Avec près de 1.500 élèves et neuf implantations, notre réseau communal d’enseignement fondamental est le plus important du Brabant wallon. Outre des travaux d’extension et de rénovation dans la quasi-totalité de nos implantations qui sont bien planifiés dans le cadre du PST, l’investissement le plus significatif de cette mandature aura été le nouveau bâtiment de l’école de Lauzelle, inauguré en mai dernier, et comprenant 12 classes pour 250 enfants, ainsi qu’une salle de gymnastique et un réfectoire. Ce bâtiment était très attendu depuis de longues années. Tous en conviennent aujourd’hui: même s’il y a quelques améliorations à y apporter, il est magnifique et fonctionnel.

Sport

En matière de sports, et outre la mise en place du centre sportif local intégré, plusieurs réalisations marquantes sont à signaler : les nouveaux terrains de rugby et le club-house en bordure du boulevard Baudouin Ier, inaugurés en septembre 2014, et au même endroit, le nouveau hall pour la pétanque qui vient d’être inauguré tout récemment. En ce moment se terminent les travaux d’extension de la plaine des Coquerées, pour un montant frôlant les 2 millions d’euros et pour une superficie supplémentaire de 1.180 m².

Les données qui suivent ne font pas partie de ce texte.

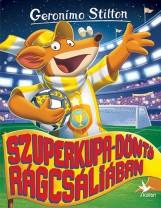 SZUPERKUPA-DÖNTŐ RÁGCSÁLIÁBAN - Ekönyv - STILTON, GERONIMO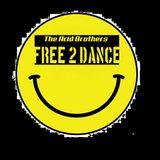 The Acid Brothers - Freedom2 Dance - Free2 Dance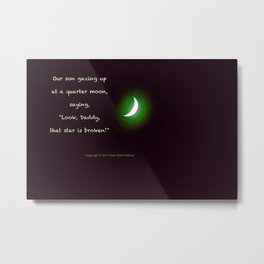 """Quarter Moon #10"" with poem: Son Shine #2 Metal Print"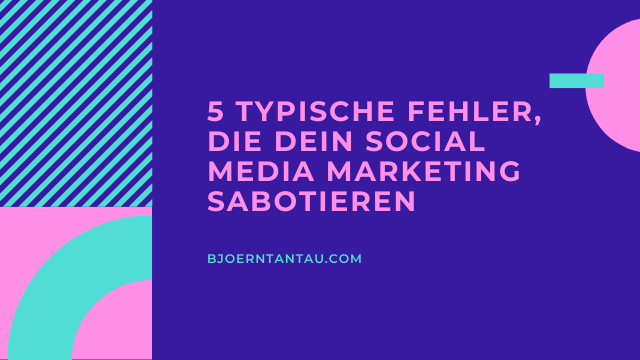5 typische Fehler, die dein Social Media Marketing sabotieren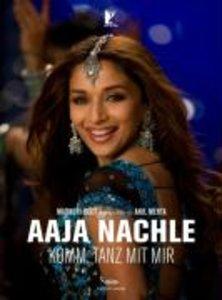 Aaja Nachle - Komm, tanz mit mir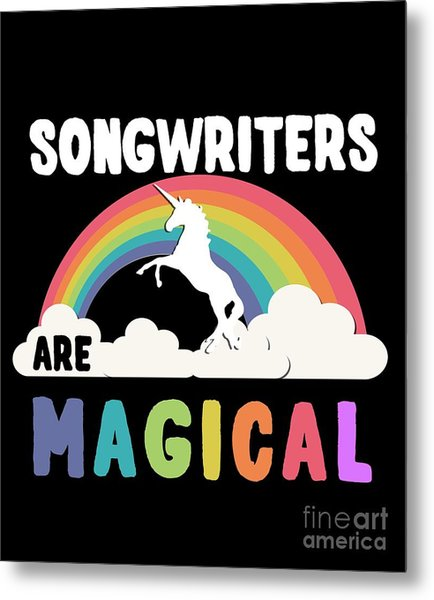 Metal Print featuring the digital art Songwriters Are Magical by Flippin Sweet Gear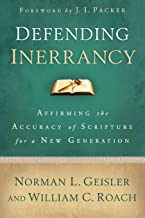 Defending Inerrancy: Affirming the Accuracy of Scripture for a New Generation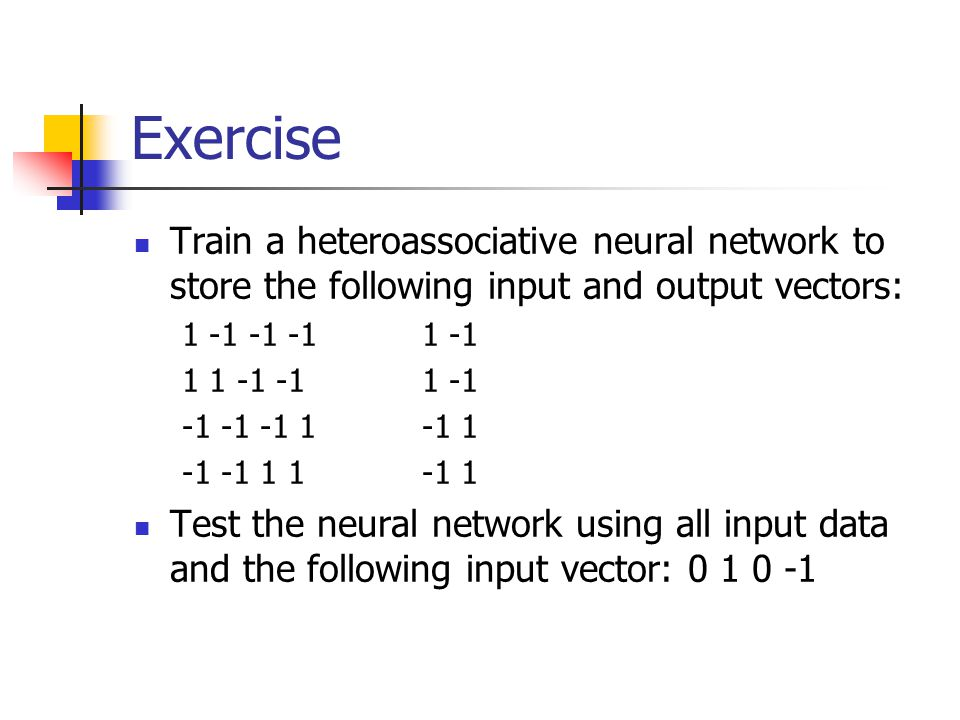 Exercise Train a heteroassociative neural network to store the following input and output vectors: 1 -1 -1 -11 -1 1 1 -1 -11 -1 -1 -1 -1 1-1 1 -1 -1 1 1-1 1 Test the neural network using all input data and the following input vector: 0 1 0 -1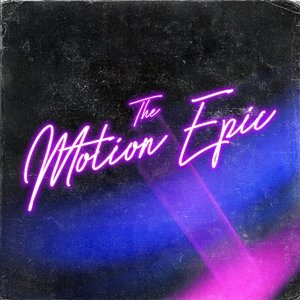 Image for 'The Motion Epic'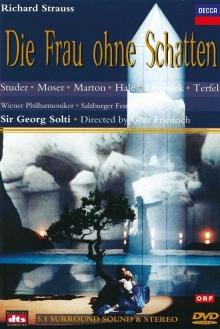 Strauss, R.: Die Frau Ohne Schatten - de Cheryl Studer, Thomas Moser, Eva Marton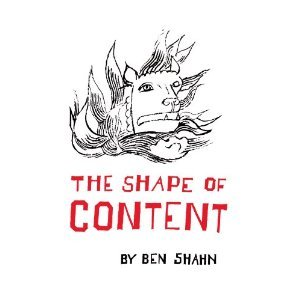 The Shape of Content by Ben Shahn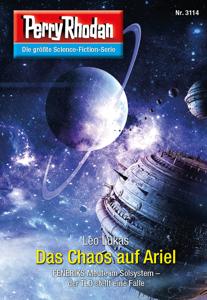 Perry Rhodan 3114: Das Chaos auf Ariel Buch-Cover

Mais le projet potentiellement le plus lourd sur le plan financier n’avait été qu’effleuré dans notre PST : il s’agit des piscines de Blocry. Même si ces piscines ont été et sont encore en partie à l’avant-garde, notamment avec le système de filtration Cu-Ag qui évite le recours au chlore, elles ont aujourd’hui plus de 30 ans et commencent à présenter d’évidents signes de fatigue. Au moment de boucler le PST en 2013, nous avons inscrit 1,6 million à répartir entre les trois copropriétaires et déduction faite d’un subside de 1,1 million de la Région pour la rénovation des toitures. Depuis lors, le comité d’experts des trois propriétaires a attiré l’attention sur d’autres rénovations à programmer à relativement court terme : chaudière, carrelages, vestiaires. C’est ainsi qu’en quelques mois, les montants annoncés pour les rénovations (indispensables, nécessaires et/ou hautement souhaitables) sont passés successivement de 1,6 million à 3, puis à 6,5, pour atteindre 9,5 aujourd’hui, dans un volume complètement transformé. Au point que le CA du complexe de Blocry s’est interrogé sur l’opportunité de construire une toute nouvelle piscine à un autre endroit, mais évidemment en lien géographique direct avec le complexe sportif. C’est ainsi qu’il a été décidé de répondre au « plan piscines » que vient de lancer la Région wallonne, et d’instruire, à ce stade, les deux possibilités. L’échéance, et donc le choix de l’une ou de l’autre option, sera à faire au plus tard pour la fin du mois de février prochain. L’inconvénient d’une nouvelle piscine est potentiellement d’ordre budgétaire : les premières estimations arrivent à 10,5 millions. Mais les avantages sont séduisants : une localisation entre le complexe de Blocry et l’école, ce qui supprimerait une part significative des embouteillages dans le quartier de l’Hocaille. Et une piscine qui apporterait quelque chose de neuf, en l’occurrence une longueur de 50 mètres, et un bilan énergétique exemplaire.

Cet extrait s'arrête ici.